L’organismo parlamentare sulla gestione del Covid è da sempre pensato in ottica anti-Conte. La Vigilanza Rai è ferma per volere della destra che così la paralizza

La presidente della Commissione parlamentare antimafia, Chiara Colosimo

(Stefano Iannaccone – editorialedomani.it) – Vigilanza Rai, la commissione Covid, ma anche l’antimafia e in parte l’organismo che vigila sugli enti gestori. È l’ultima frontiera del parlamento piegato ai desiderata della maggioranza, anche sul funzionamento degli organi che per loro natura sarebbero bipartisan: le commissioni bicamerali. Non bastano i voti di fiducia (saliti a 110 l’ultima apposta sul decreto Milleproroghe al Senato, superando il record fissato la scorsa settimana), nell’era del governo Meloni, le commissioni diventano delle clave da brandire contro le opposizioni e, più in generale, i “nemici” (o presunti tali) individuati dalla destra. L’ultimo esempio, in ordine cronologico, arriva dall’antimafia, presieduta dalla fedelissima di Giorgia Meloni, Chiara Colosimo.

La relazione sulla vicenda Striano mette nero su bianco il teorema accusatorio della maggioranza, che presenta una distanza siderale da quello delle opposizioni, senza alcun tentativo di incontro tra le parti. Il risultato è che si è arrivati al muro contro muro. Dal confronto, solitamente praticato in quelle sedi, si passa all’accusa, formulata dai parlamentari di destra, di «rancori» e «livore» del centrosinistra e del Movimento 5 stelle.

La relazione «non affronta realmente il tema dei sistemi informativi e dell’utilizzo degli stessi all’interno della direzione nazionale antimafia, ma è uno strumento per attaccare le opposizioni e in particolare me», ha sottolineato, in un’intervista alla Stampa, Federico Cafiero de Raho, ex presidente della dna e ora deputato dei 5 stelle, preso di mira dalla maggioranza durante i lavori in antimafia.

Modello Covid

Il modello, comunque, resta la commissione d’inchiesta sul Covid, messa in piedi con un’ottica di indagine sul governo Conte II. Un antico pallino di Fratelli d’Italia e Lega. La legge istitutiva dell’organismo parlamentare era già esplicita con il riferimento all’acquisto dei banchi a rotelle, uno degli obiettivi preferiti della propaganda di destra.

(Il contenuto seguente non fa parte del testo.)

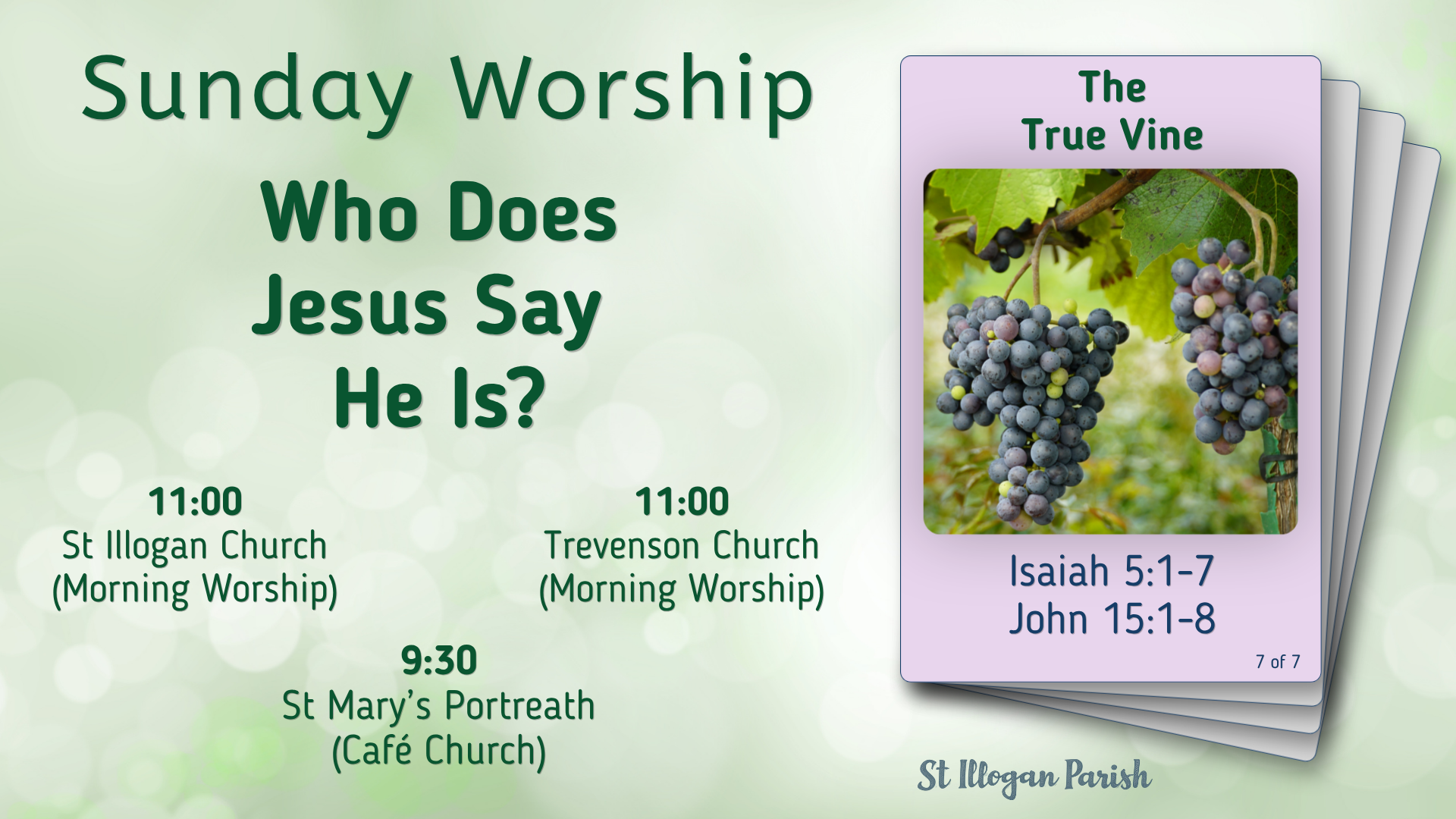 Sunday Worship

Who Does Jesus Say He Is?

11:00
St Illogan Church
(Morning Worship)

11:00
Trevenson Church
(Morning Worship)

9:30
St Mary's Portreath
(Café Church)

The True Vine

Isaiah 5:1-7
John 15:1-8

7 of 7

St Illogan Parish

Il cortocircuito è quello denunciato fin dal primo momento, della maggioranza che mette “sotto processo” i rappresentanti dell’attuale opposizione. In primis l’ex presidente del Consiglio Conte, oggi leader del M5s, e l’ex ministro della Salute, Roberto Speranza.

Addirittura Fratelli d’Italia ha scoperto la categoria del conflitto di interessi per criticare la presenza nella commissione di Conte, affiancato da un altro protagonista di quell’esecutivo, Francesco Boccia, ora capogruppo del Pd al Senato. «Si dimettano, per rispetto non di chi sta parlando ma di tutti gli italiani», ha ribadito, non più tardi di qualche settimana fa, la deputata di FdI, Alice Buonguerrieri, una delle ideatrici della commissione.

Mentre la commissione sugli enti gestori ha avuto un ruolo, contestato, nella fase di istruttoria e di commissariamento di Enpapi, la cassa degli infermieri, voluto dal ministero del Lavoro.

Diversa la questione relativa alla vigilanza Rai. In questo caso, la strumentalizzazione arriva attraverso la paralisi della commissione per volontà della stessa maggioranza, che con una serie di tatticismi sta evitando di farla funzionare. La presidente, come sempre per questo organismo, è una rappresentante dell’opposizione, Barbara Floridia. La sua azione potrebbe rappresentare un disturbo per la maggioranza. E il manovratore non va disturbato troppo.